Given exercise |
Answer these from the court opinion below:
1. What offense was Willie Frank Glover indicted for?
2. How many other people were in the bar besides the bartender?
3. Who picked up the four men and drove them to the defendant's house?

Excerpted passage |
▼▼▼
APPEAL from the Circuit Court of Kane County; the Hon. JOHN S.
PETERSEN. Judge, presiding.
MR. JUSTICE EAGLETON DELIVERED THE OPINION OF THE COURT:
Willie Frank Glover, the defendant-appellant, was indicted for the offense of armed robbery. At a trial in Kane County before the Honorable John S. Petersen, he was found guilty by a jury and was sentenced to 5 to 20 years. In this appeal, he presents three issues:
1. Whether the evidence presented by the State was sufficient to prove the defendant guilty beyond a reasonable doubt;
2. Whether incompetent evidence before the court during the hearing on aggravation and mitigation prejudiced the defendant; and
3. Whether defendant's sentence violates provisions of the Unified Code of Corrections and should be reduced?
On January 9, 1972, between the hours of 10:30 and 11 P.M., a black man entered Shannon's Tavern in Montgomery, Illinois, sat at the far end of the bar, and got a drink. There were 12 to 14 other people in the bar and one bartender. Seconds later two black men entered, one with a shotgun, and ordered everybody on the floor. The first black man who had entered then jumped off of his stool, pulled a pistol and said, "You hear what he said." Wallets were taken from three men and a purse was taken from one woman. Two men were put in the beer cooler and at least two of the men in the bar and the bartender were struck on the head. One man had a cerebral concussion, lacerations and contusions. Five or six minutes after all three black men left, one of the women in the bar got up, let the men out of the cooler and called the police.
Defendant in the meantime had been waiting outside the tavern in his car with the motor running. One of the three black men, Ronald Watkins, the State's principal witness, testified that defendant had assisted in the planning of the offense and that he received a portion of the proceeds. Defendant himself denied all knowledge of the events which transpired inside of the tavern, asserting that he was only waiting in the car while one of the three men, Mr. Harston, bought a bottle of liquor. He further asserted that he became ill from drinking alcohol and "puked up" while waiting in the car for the others. When the three men emerged from the tavern they entered defendant's car, Harston told him to "take off," and they were driven away by him. The defendant drove his car around a curve and slid into something which damaged a wheel of his car. He then drove to the nearby apartment of the girl friend of the other man in the car, defendant's brother-in-law, Charles Passley. From there one Gus Williams was called and Williams picked the four men up and drove them to the defendant's house where the money was divided. Defendant told police and testified that he took no part in the division of the proceeds, but did see the other three with wallets, purses and money later at his house.
▲▲▲
Data supplied |
▼▼▼
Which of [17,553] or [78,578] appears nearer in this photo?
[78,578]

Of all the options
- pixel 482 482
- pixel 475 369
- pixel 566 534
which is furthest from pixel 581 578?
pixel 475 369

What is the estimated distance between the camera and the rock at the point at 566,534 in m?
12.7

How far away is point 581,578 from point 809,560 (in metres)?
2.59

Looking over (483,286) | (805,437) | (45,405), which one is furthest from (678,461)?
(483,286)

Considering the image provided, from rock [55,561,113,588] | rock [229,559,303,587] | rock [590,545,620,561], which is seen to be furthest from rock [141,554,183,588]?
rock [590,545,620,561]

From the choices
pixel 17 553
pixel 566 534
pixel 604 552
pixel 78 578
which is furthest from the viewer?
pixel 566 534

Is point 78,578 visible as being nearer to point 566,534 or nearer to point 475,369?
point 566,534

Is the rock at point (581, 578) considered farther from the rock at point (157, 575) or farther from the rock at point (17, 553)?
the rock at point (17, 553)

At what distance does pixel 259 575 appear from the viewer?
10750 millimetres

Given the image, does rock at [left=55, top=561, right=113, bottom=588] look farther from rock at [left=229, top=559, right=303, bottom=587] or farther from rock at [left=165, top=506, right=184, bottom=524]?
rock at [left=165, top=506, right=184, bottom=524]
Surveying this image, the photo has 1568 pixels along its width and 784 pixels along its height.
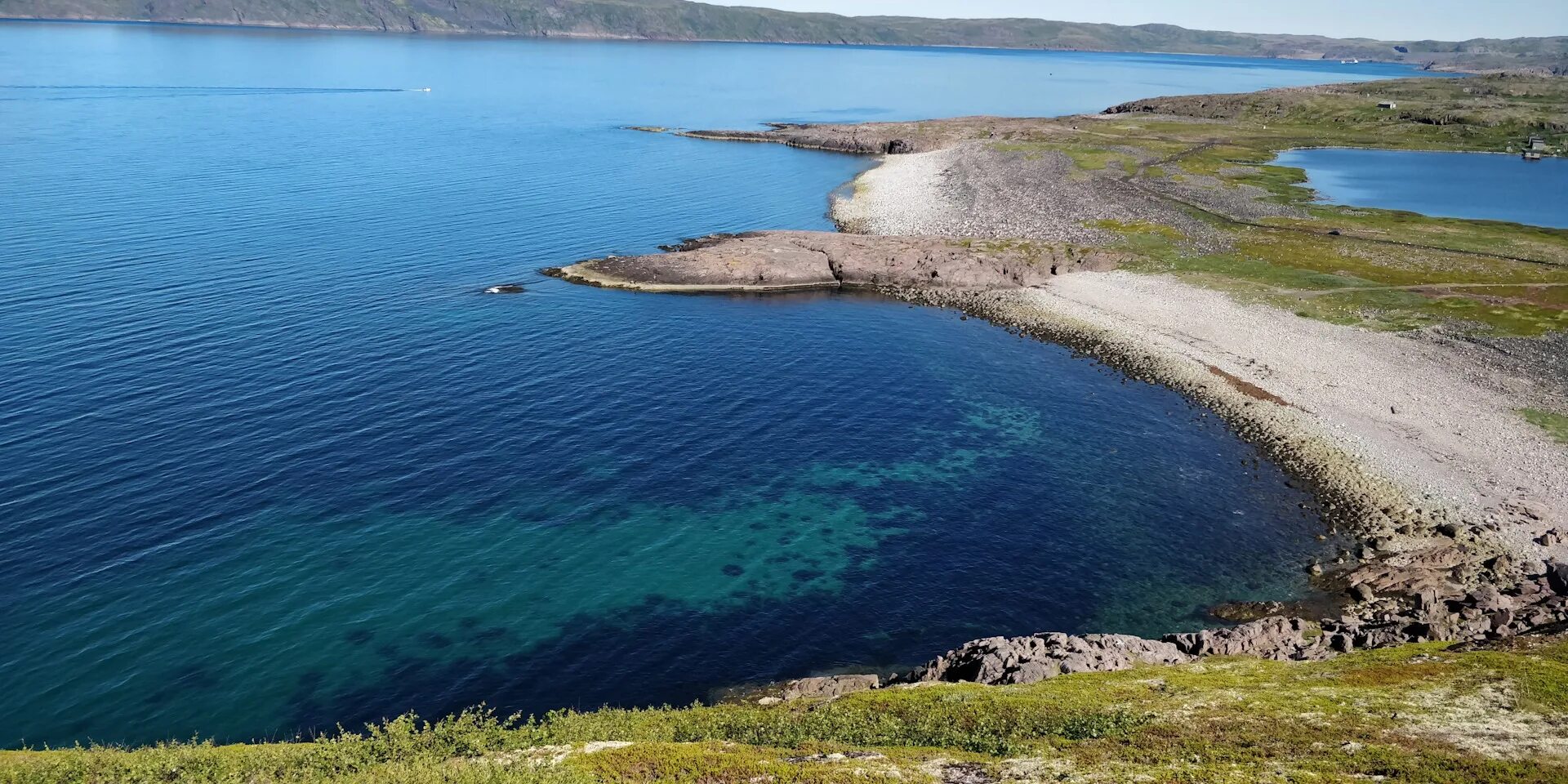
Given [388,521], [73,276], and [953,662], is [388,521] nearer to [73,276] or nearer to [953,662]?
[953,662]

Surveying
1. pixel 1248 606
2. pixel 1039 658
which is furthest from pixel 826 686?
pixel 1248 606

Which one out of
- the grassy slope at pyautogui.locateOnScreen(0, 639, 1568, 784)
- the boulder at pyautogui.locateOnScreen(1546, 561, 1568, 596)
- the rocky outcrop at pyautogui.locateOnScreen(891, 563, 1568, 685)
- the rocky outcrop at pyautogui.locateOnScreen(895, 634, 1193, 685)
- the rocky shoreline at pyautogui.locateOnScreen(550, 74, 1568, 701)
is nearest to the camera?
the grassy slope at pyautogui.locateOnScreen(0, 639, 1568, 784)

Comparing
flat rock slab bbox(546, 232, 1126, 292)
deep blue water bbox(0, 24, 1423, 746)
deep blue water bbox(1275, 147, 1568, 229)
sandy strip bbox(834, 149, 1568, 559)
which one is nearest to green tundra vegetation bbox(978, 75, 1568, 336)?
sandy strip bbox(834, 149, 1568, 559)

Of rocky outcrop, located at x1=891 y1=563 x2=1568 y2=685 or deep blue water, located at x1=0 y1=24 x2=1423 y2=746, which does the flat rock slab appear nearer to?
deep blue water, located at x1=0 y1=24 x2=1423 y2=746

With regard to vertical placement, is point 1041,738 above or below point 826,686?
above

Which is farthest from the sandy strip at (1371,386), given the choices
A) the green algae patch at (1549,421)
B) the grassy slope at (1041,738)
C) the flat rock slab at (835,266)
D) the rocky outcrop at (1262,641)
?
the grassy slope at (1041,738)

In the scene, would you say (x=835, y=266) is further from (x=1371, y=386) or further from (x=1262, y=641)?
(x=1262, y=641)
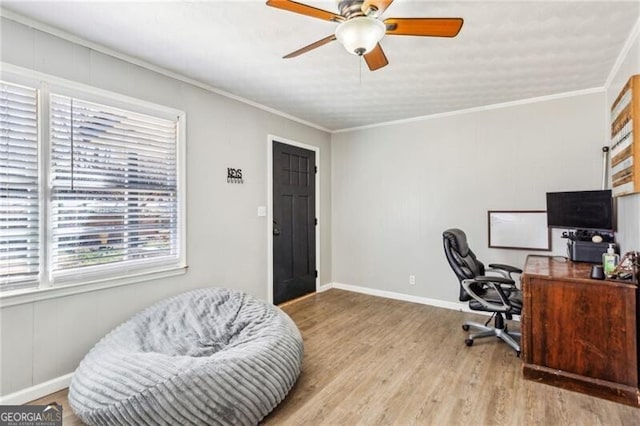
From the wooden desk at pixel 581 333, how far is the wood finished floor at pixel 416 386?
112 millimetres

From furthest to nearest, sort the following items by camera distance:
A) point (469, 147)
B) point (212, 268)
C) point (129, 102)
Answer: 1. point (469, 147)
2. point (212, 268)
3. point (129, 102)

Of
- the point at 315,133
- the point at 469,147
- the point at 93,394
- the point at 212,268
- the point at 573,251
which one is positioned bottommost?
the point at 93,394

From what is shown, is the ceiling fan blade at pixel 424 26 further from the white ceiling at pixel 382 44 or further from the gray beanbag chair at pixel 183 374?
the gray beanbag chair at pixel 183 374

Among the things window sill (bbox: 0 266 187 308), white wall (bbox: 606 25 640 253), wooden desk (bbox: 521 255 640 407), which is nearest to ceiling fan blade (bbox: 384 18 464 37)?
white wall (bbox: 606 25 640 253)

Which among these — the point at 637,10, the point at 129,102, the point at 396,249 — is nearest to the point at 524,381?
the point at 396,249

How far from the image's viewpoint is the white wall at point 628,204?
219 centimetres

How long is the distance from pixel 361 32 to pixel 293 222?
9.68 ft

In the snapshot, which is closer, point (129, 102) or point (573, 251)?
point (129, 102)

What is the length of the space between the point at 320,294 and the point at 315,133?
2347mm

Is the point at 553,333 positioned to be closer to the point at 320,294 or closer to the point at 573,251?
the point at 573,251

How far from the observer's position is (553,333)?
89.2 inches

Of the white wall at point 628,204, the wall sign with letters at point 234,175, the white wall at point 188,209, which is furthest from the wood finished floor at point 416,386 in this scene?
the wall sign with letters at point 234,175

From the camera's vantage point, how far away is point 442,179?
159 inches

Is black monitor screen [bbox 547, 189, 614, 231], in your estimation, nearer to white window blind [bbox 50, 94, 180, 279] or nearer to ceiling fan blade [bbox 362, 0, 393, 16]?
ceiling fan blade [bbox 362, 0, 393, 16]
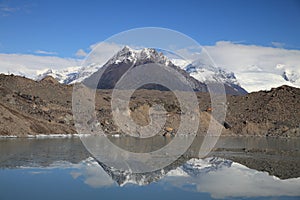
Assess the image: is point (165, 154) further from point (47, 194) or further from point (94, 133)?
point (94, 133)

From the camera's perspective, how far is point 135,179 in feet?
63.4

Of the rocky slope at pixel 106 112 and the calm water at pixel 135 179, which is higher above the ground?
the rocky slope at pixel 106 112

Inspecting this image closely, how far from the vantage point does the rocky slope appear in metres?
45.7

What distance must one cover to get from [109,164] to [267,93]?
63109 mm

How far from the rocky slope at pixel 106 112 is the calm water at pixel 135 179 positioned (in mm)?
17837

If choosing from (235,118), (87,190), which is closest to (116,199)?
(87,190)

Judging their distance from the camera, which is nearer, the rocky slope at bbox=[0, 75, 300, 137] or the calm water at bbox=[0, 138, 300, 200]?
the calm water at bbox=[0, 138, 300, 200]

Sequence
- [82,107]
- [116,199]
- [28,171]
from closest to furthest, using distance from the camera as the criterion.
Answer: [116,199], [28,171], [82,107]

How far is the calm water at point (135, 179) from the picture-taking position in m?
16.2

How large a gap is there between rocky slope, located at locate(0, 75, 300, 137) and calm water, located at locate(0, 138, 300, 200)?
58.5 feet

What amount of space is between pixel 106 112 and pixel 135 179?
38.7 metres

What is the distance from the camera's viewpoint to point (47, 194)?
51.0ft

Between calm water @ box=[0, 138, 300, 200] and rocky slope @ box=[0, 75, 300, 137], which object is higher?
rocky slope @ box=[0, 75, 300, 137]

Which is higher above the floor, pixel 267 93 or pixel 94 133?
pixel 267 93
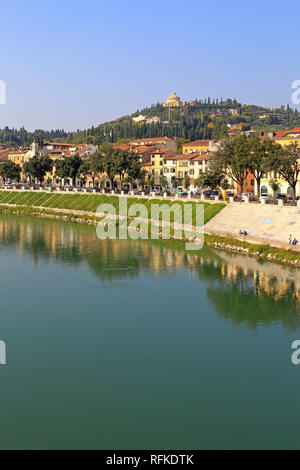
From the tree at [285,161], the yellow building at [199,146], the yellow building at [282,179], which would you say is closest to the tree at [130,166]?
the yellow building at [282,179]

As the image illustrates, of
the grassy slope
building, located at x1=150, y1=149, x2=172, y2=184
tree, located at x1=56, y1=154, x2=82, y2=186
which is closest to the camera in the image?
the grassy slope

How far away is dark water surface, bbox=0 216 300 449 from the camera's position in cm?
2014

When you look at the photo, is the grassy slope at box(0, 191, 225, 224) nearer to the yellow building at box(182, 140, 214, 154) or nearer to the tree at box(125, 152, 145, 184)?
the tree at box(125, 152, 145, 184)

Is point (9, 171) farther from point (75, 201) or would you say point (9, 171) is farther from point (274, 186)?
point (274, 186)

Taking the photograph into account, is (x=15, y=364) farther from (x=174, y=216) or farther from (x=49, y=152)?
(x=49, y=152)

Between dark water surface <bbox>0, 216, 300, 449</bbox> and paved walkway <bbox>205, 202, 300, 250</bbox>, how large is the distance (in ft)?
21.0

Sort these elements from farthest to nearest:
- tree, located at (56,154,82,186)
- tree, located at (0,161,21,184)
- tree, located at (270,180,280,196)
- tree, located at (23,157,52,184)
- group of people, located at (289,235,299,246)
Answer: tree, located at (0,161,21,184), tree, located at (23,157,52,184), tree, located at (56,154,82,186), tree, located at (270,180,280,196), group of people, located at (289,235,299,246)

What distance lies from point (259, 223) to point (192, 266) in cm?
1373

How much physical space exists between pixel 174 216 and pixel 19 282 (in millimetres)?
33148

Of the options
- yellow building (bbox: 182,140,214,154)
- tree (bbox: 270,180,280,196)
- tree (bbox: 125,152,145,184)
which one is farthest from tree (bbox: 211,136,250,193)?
▲▲▲
Exercise result |
1. Armed robbery
2. 12 to 14
3. Gus Williams